Reg AB Sways Timing of Huntington Deal

Huntington National Bank’s latest auto-loan securitization offers a glimpse into how a little-discussed component of the SEC’s new Regulation AB rules could affect the timing of deals during holiday weeks.

Underwriters Bank of America, Credit Suisse and J.P. Morgan released a preliminary prospectus for the $1.5 billion transaction on Nov. 21. Under Reg AB’s Rule 424(h), that paperwork must be distributed at least three business days before any bonds are sold.

With the market shutting down for Thanksgiving and Black Friday, the upshot was that Huntington had to wait until Nov. 28 to price its offering — a date the underwriters already had agreed upon when circulating the “red.”

In the meantime, industry participants were scratching their heads over why the deal hadn’t already priced.
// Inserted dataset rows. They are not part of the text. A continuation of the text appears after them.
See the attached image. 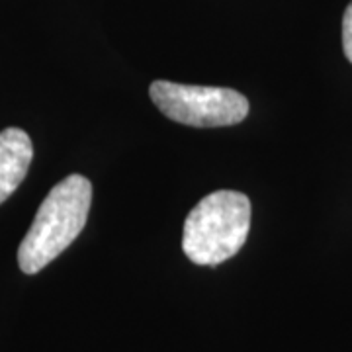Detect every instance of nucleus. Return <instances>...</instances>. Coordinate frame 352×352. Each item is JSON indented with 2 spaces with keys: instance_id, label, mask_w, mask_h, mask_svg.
Masks as SVG:
<instances>
[{
  "instance_id": "obj_1",
  "label": "nucleus",
  "mask_w": 352,
  "mask_h": 352,
  "mask_svg": "<svg viewBox=\"0 0 352 352\" xmlns=\"http://www.w3.org/2000/svg\"><path fill=\"white\" fill-rule=\"evenodd\" d=\"M92 186L85 176L71 175L53 186L39 206L34 223L18 249L25 274H38L80 235L88 219Z\"/></svg>"
},
{
  "instance_id": "obj_2",
  "label": "nucleus",
  "mask_w": 352,
  "mask_h": 352,
  "mask_svg": "<svg viewBox=\"0 0 352 352\" xmlns=\"http://www.w3.org/2000/svg\"><path fill=\"white\" fill-rule=\"evenodd\" d=\"M251 229V201L245 194L219 190L206 196L184 221L182 251L194 264L215 266L243 249Z\"/></svg>"
},
{
  "instance_id": "obj_3",
  "label": "nucleus",
  "mask_w": 352,
  "mask_h": 352,
  "mask_svg": "<svg viewBox=\"0 0 352 352\" xmlns=\"http://www.w3.org/2000/svg\"><path fill=\"white\" fill-rule=\"evenodd\" d=\"M149 92L155 106L168 120L184 126H235L249 113L247 98L231 88L192 87L168 80H155Z\"/></svg>"
},
{
  "instance_id": "obj_4",
  "label": "nucleus",
  "mask_w": 352,
  "mask_h": 352,
  "mask_svg": "<svg viewBox=\"0 0 352 352\" xmlns=\"http://www.w3.org/2000/svg\"><path fill=\"white\" fill-rule=\"evenodd\" d=\"M34 159V145L30 135L8 127L0 131V204L12 196L28 175Z\"/></svg>"
},
{
  "instance_id": "obj_5",
  "label": "nucleus",
  "mask_w": 352,
  "mask_h": 352,
  "mask_svg": "<svg viewBox=\"0 0 352 352\" xmlns=\"http://www.w3.org/2000/svg\"><path fill=\"white\" fill-rule=\"evenodd\" d=\"M342 50H344L346 59L352 63V2L342 18Z\"/></svg>"
}]
</instances>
They pointed to the fact that BofA, Credit Suisse and J.P. Morgan already lined up buyers for most of the bonds during an informal marketing period that came before the prospectus was released, with some theorizing the transaction had run into some sort of trouble.

Indeed, it has been common until now for issuers of mainstream asset classes to distribute prospectuses just a day or two before completing their deals. Moreover, issuers have been reluctant to leave offerings in the market over three- or four-day weekends, given the risk that bond buyers might lose patience and cancel their orders.

Even some of those involved in Huntington’s issue apparently missed the message that Rule 424(h) had affected the company’s timing. “We were dumbfounded,” one investor in the deal said. “We couldn’t believe they would hold off on pricing until after Thanksgiving and face that holiday risk.”

As it turns out, demand was ample, with no investors dropping out. Consider that the issue included a $450 million class of two-year bonds with triple-A ratings that priced at 28 bp over swaps, 2 bp tighter than the underwriters suggested (see Initial Pricings on Page 10).

The updated Reg AB rules, known as Reg AB 2, took effect Nov. 23. In a twist, Huntington didn’t have to comply with a higher-profile set of disclosure requirements under the regulation because its prospectus came out before that date. But it still had to abide by Rule 424(h) because the transaction’s pricing straddled the phase-in point.

Credit Suisse served as structuring agent for the offering. The issue was Huntington’s first since it priced a $750 million deal in June 2015, according to Asset-Backed Alert’s ABS Database. Before that, it hadn’t been in the market since 2012.

The Columbus, Ohio, bank’s return as an issuer appears tied in part to funding needs that arose following its August takeover of FirstMerit Bank.